Extended Data Fig. 5. Relative growth of B.1.177.

a. Lineage-specific relative frequency data in England, excluding B.1.1.7 and other VOCs/VUIs (Category Other includes: A, A.18, A.20, A.23, A.25, A.27, A.28, B, B.29, B.40, None). Colours resemble major lineages as indicated and shadings thereof indicate sublineages. b. Lineage-specific relative frequency data in Denmark, excluding B.1.1.7 and other VOCs/VUIs. Colours resemble major lineages as indicated and shadings thereof indicate sublineages.

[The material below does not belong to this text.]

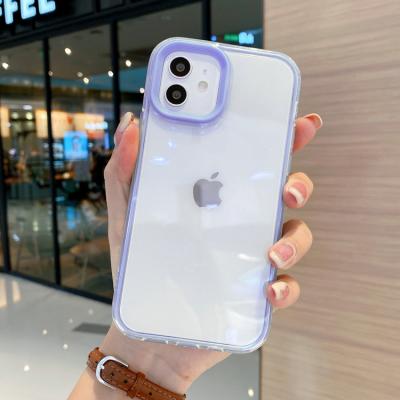 China Colorful Shockproof Full Transparent 3 Pad Shockproof Soft PC tpu Protective Phone Back Cover Cases in 1 Phone Case for sale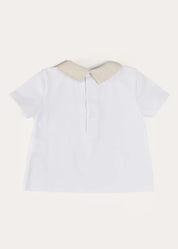 Waterford Striped Polo Collar Short Sleeve Top in Beige (12mths-4yrs) TOPS & BODYSUITS from Pepa London US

Extended Data Fig. 6. Genomic diversity of the SARS-CoV-2 epidemic.

Shown is the entropy (blue), total number of observed Pango lineages (grey, divided by 4), as well as the proportion of B.1.1.7 (orange, right axis). The sweep of B.1.1.7 causes an intermittent decline of genomic diversity as measured by the entropy.

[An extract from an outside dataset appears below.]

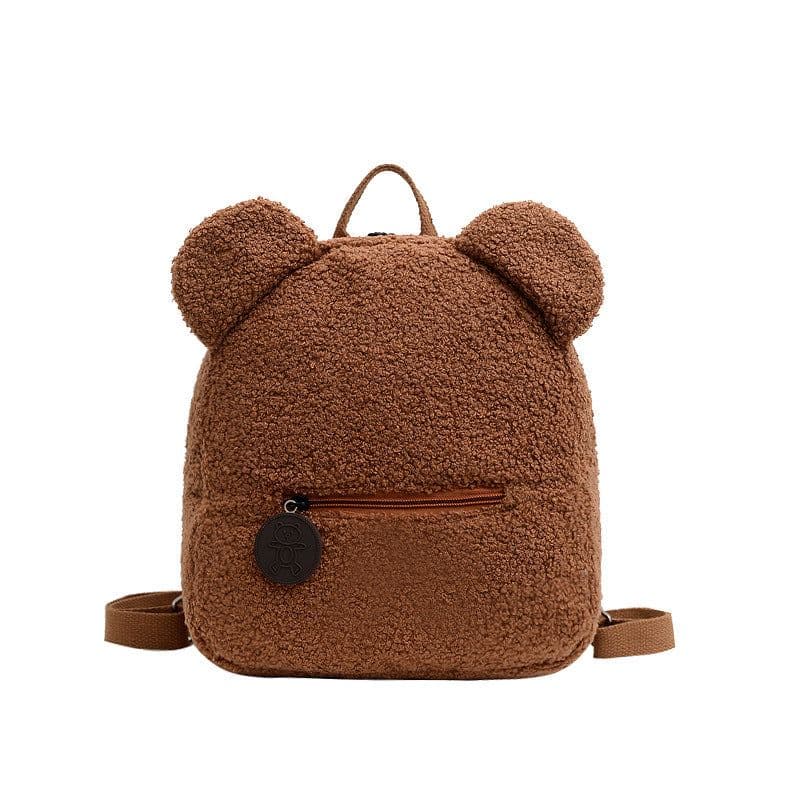 image-Furry Lamb Wool Backpack Women Brown Plush
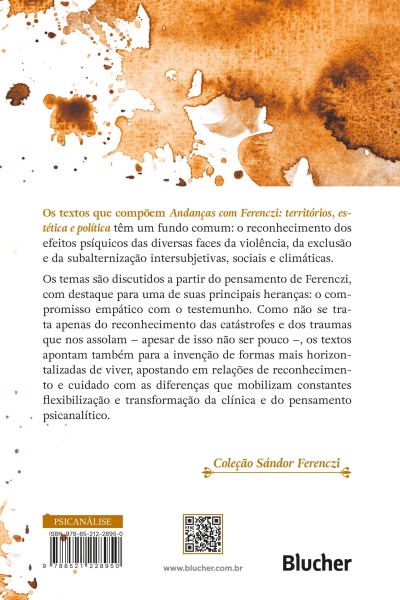 Capa traseira de livro com manchas castanho-alaranjadas, texto em português e código de barras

Extended Data Fig. 7. Global phylogenetic trees of selected VOCs/VUIs.

English surveillance and other (targeted and quarantine) samples are highlighted respectively orange and red.

Extended Data Fig. 8. Global phylogenetic trees of B.1.617 sublineages.

a, b and c. English surveillance and other (targeted and quarantine) samples are highlighted respectively orange and red. The trees of B.1.617.1 and B.1.617.2 are rooted. d. Number of UK introductions inferred by parsimony (minimum and maximum numbers) and by Thorney BEAST (95% posterior CI) for each VOC.